##### 本文
ある種の榮養素が缺乏する事で病氣が起こる事、原理は不明だが實際に效果のある治療法でその病氣が治癒する事、そして日本では高木兼寛がその手法で脚氣を根絶した事はアメリカの科學者作家Isaac Asimovの著作にも記されてます。


DEFICIENCY DISEASES

The ancient world was well acquainted with scurvy, a disease in which the capillaries become increasingly fragile, gums bleed and teeth loosen, wounds heal with difficulty if at all, and the patient grows weak and eventually dies. It was particularly prevalent in besieged cities and on long ocean voyages. (It first made its appearance on shipboard during Vasco da Gama's voyage around Africa to India in 1497; and Magellan's crew, during the first circumnavigation of the world a generation later, suffered more from scurvy than from general undernourishment.) Ships on long voyages, lacking refrigeration, had to carry nonspoilable food, which meant hardtack and salt pork. Nevertheless, physicians for many centuries failed to connect scurvy with diet.
##########
##### データ
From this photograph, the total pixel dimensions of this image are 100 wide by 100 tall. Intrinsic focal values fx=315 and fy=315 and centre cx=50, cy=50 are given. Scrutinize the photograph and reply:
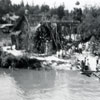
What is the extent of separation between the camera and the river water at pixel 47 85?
27.9m

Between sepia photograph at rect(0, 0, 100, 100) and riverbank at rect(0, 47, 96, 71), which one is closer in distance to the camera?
sepia photograph at rect(0, 0, 100, 100)

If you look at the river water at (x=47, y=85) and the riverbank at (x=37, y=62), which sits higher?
the riverbank at (x=37, y=62)

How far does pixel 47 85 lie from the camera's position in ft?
106

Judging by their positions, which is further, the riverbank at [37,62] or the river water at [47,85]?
the riverbank at [37,62]

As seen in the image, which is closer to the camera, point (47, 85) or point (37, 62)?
point (47, 85)

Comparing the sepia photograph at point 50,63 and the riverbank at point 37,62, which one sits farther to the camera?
the riverbank at point 37,62

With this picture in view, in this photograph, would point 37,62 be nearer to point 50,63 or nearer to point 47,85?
point 50,63

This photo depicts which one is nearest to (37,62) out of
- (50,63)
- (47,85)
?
(50,63)

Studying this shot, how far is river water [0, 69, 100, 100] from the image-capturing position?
91.6 ft

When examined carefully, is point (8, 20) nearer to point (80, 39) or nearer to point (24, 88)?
point (80, 39)

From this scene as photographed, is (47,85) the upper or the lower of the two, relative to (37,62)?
lower

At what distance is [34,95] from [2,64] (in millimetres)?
13995

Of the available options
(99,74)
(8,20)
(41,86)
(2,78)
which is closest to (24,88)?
(41,86)

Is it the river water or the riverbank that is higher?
the riverbank
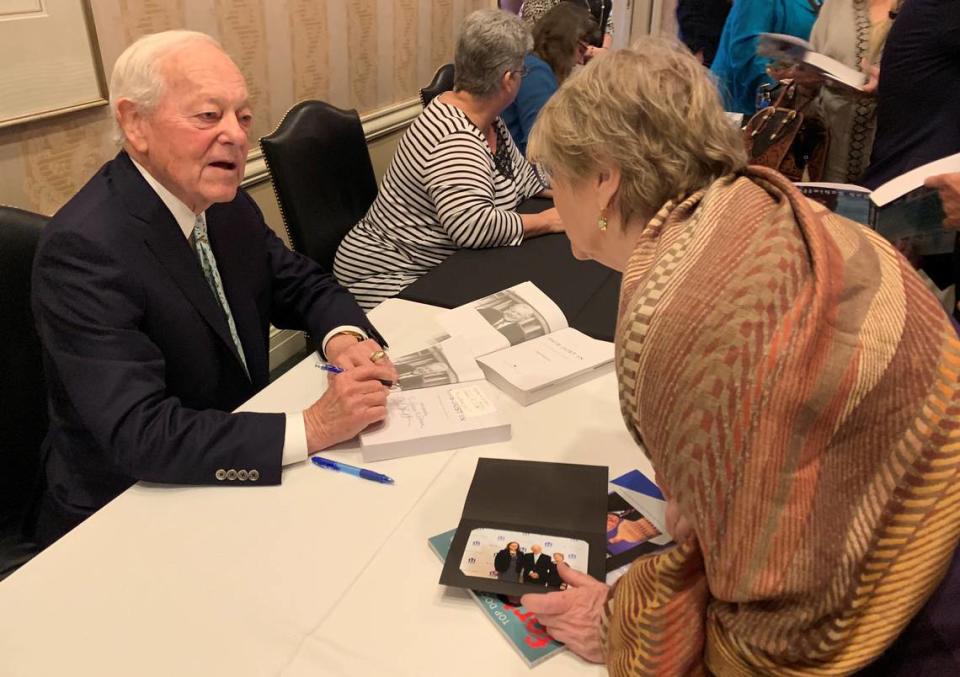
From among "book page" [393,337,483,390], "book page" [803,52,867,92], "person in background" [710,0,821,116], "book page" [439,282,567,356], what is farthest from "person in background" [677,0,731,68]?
"book page" [393,337,483,390]

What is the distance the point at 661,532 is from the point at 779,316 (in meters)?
0.45

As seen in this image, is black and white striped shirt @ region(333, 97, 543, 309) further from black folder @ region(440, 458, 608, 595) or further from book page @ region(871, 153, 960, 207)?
black folder @ region(440, 458, 608, 595)

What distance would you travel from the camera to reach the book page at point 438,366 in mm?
1383

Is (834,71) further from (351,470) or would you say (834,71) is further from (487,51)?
(351,470)

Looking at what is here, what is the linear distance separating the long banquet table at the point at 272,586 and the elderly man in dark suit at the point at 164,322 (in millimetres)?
70

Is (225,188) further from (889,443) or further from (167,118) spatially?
(889,443)

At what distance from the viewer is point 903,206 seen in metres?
1.62

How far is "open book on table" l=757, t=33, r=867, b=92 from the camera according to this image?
2.29 m

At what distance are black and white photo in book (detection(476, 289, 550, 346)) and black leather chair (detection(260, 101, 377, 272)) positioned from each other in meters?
0.80

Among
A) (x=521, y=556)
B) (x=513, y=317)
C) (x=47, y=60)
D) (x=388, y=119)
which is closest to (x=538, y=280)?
(x=513, y=317)

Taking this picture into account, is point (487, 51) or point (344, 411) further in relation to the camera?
point (487, 51)

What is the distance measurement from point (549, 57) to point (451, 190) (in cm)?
133

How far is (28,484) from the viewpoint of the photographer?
1.46 metres

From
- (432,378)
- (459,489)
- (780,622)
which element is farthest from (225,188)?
(780,622)
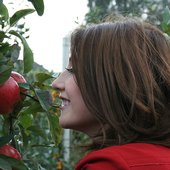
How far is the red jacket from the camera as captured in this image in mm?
994

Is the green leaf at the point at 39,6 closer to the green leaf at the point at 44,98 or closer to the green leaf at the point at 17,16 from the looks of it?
the green leaf at the point at 17,16

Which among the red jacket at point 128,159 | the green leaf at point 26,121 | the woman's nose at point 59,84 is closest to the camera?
the red jacket at point 128,159

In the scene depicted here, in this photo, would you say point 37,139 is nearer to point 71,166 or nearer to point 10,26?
point 71,166

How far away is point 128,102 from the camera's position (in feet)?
3.82

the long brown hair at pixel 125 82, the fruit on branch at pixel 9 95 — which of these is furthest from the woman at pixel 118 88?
the fruit on branch at pixel 9 95

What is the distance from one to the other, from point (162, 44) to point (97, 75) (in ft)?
0.63

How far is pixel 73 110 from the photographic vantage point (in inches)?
46.9

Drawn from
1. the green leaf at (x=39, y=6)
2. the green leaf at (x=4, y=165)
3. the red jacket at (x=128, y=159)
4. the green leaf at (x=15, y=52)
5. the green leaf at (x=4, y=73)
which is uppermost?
the green leaf at (x=39, y=6)

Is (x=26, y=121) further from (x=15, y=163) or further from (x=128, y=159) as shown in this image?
(x=128, y=159)

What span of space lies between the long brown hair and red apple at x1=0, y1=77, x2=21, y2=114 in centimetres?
15

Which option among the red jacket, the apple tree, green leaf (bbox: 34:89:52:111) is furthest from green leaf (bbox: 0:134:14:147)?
the red jacket

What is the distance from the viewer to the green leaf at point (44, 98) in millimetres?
1175

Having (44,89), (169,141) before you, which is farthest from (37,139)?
(169,141)

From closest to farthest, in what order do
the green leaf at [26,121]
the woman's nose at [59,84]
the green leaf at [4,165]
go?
the green leaf at [4,165] < the woman's nose at [59,84] < the green leaf at [26,121]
##########
課題のねらい –
次の(a)〜(c)の記述がそれぞれ本文の内容と合っているかどうかを判断してください。各記述について「はい」か「いいえ」で答え、判断の根拠となる本文の語句をそのまま引用して添えてください。
(a) 壊血病は長い航海でとくに多く見られた。
(b) 医師たちは何世紀も前から壊血病を食事と結びつけて考えていた。
(c) マゼランの乗組員は、一般的な栄養不足よりも壊血病に苦しんだ。
データの行は本文とは関係がありません。

課題の結果 –
(a) はい。「It was particularly prevalent in besieged cities and on long ocean voyages.」
(b) いいえ。「Nevertheless, physicians for many centuries failed to connect scurvy with diet.」
(c) はい。「Magellan's crew, during the first circumnavigation of the world a generation later, suffered more from scurvy than from general undernourishment.」